Text:
○ ○ ○ ○
To avoid this disadvantage, international PCT publication WO 98/17262 A1 describes a device in the form of a patch, which is intended for transdermal administration of the active substance and the active substance is applied in a lint-like material. However, transdermal administrations needs official permissions. Furthermore, lint-type materials limit the carrying comfort.
Likewise, international PCT publication WO 00/16752 describes a device for transdermal administration of the active substance, in which the active substance(s) are applied in a “matrix-layer”, which has a thickness of 1 mm to 10 mm, which again limits the carrying comfort.
To avoid this disadvantages, European published patent application EP A 844 872 (corresponding to WO 97/03658 and US 2003/0012811 A1) describes a device for administering vanillin that comprises lint or a similar material impregnated with the vanillin-releasing substance, the lint being contained in a self-adhesive patch for application to the skin, and the exposed surface of the patch having a central hole through which the vanillin is able to emerge from the lint. The disadvantage of this device, however, is that the rate at which the vanillin emerges cannot be adequately regulated.
Last but not least U.S. Pat. No. 3,996,934 discloses nasal strips and dilators adhesively applied to the human nose, which substantially prevents a nasal wall tissue of a nose from drawing in during breathing.

SUMMARY OF THE INVENTION

The object on which the present invention is based was to overcome the disadvantages arising from the prior art.
The object of the invention, moreover, was to provide a device by means of which it is possible to release vanillin continuously in the vicinity of the body so that it can be taken up via the nose.
The above objects have been achieved by means of a device for continuously releasing at least one vanillin compound such as vanillin itself (3 methoxy-4 hydroxybenzaldehyde) or at least one vanillin derivative, preferably ethylvanillin (3 ethoxy-4 hydroxybenzaldehyde), or mixtures thereof, comprising a layer impermeable to the at least one gaseous vanillin compound, a layer permeable to the at least one gaseous vanillin compound, and a composition comprising the at least one vanillin compound which is located between these two layers. The device is used in the vicinity of the body of a wearer, preferably by adhesion to the skin of the wearer. The wearer is preferably a mammal.
○ ○ ○ ○
Data section:
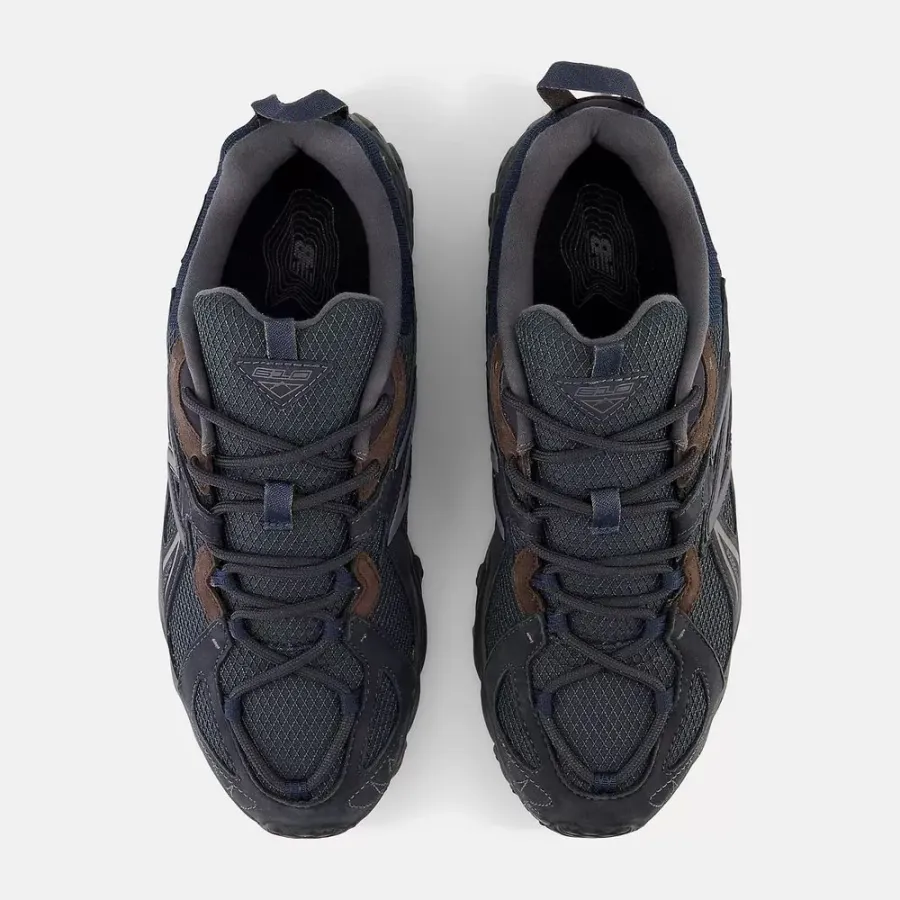 Кросівки New Balance 610 ML610TP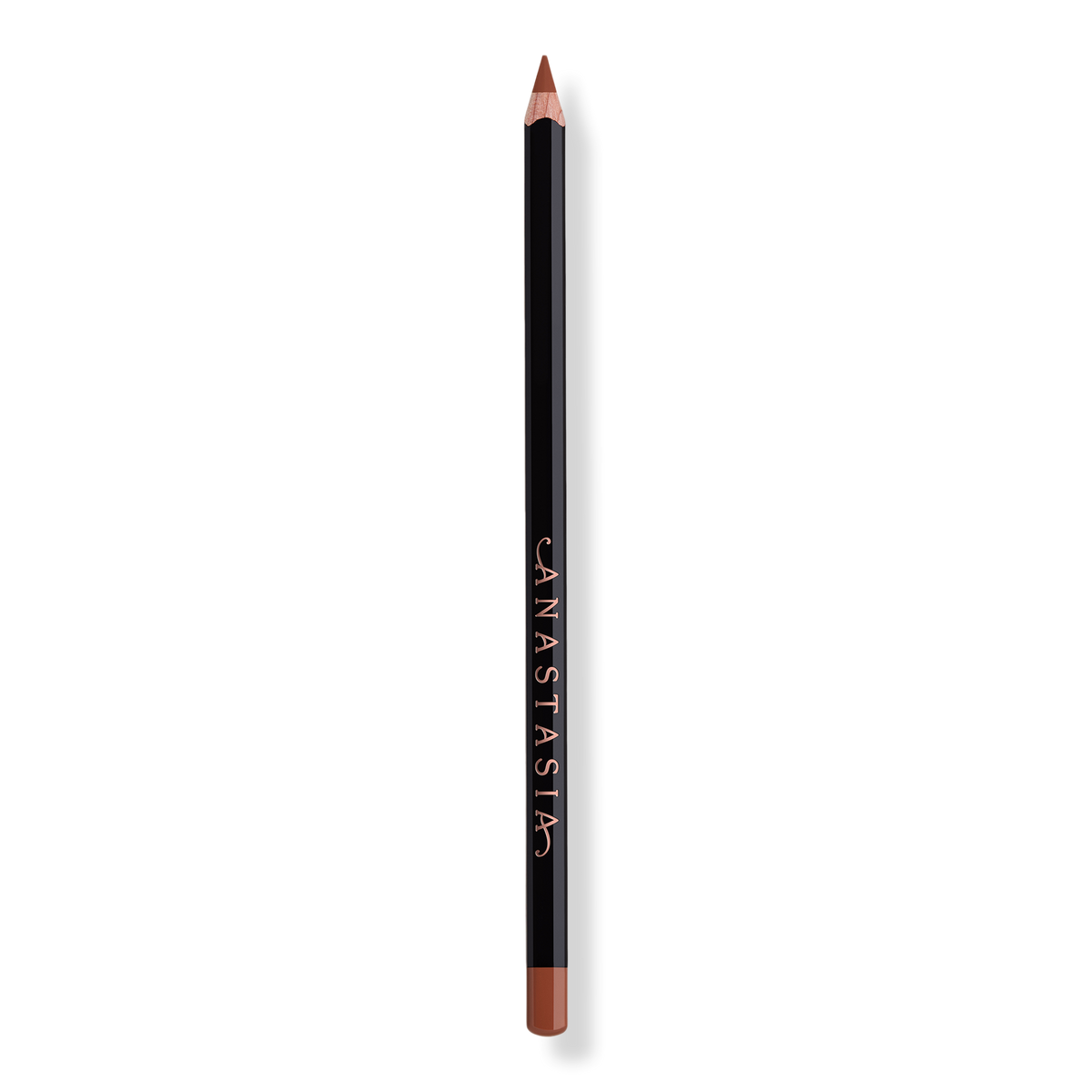 Velvety-Matte Precision Shaping Lip Liner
○ ○ ○ ○
Work order 1: In the vanillin patent text, rewrite the paragraph that starts "The above objects have been achieved" as a short bulleted list that keeps its main facts.
Work order 2: From the vanillin patent text, output word for word the part that opens with the words containing "Likewise, international PCT" and closes with "be adequately regulated.".

Answer section 1:
- The objects are met by a device that continuously releases at least one vanillin compound. This can be vanillin itself (3 methoxy-4 hydroxybenzaldehyde), a vanillin derivative (preferably ethylvanillin, 3 ethoxy-4 hydroxybenzaldehyde), or mixtures of these.
- The device has a layer that the gaseous vanillin compound cannot pass through and a layer it can pass through.
- A composition containing the vanillin compound sits between these two layers.
- It is used near the wearer's body, preferably stuck to the skin.
- The wearer is preferably a mammal.

Answer section 2:
Likewise, international PCT publication WO 00/16752 describes a device for transdermal administration of the active substance, in which the active substance(s) are applied in a “matrix-layer”, which has a thickness of 1 mm to 10 mm, which again limits the carrying comfort.
To avoid this disadvantages, European published patent application EP A 844 872 (corresponding to WO 97/03658 and US 2003/0012811 A1) describes a device for administering vanillin that comprises lint or a similar material impregnated with the vanillin-releasing substance, the lint being contained in a self-adhesive patch for application to the skin, and the exposed surface of the patch having a central hole through which the vanillin is able to emerge from the lint. The disadvantage of this device, however, is that the rate at which the vanillin emerges cannot be adequately regulated.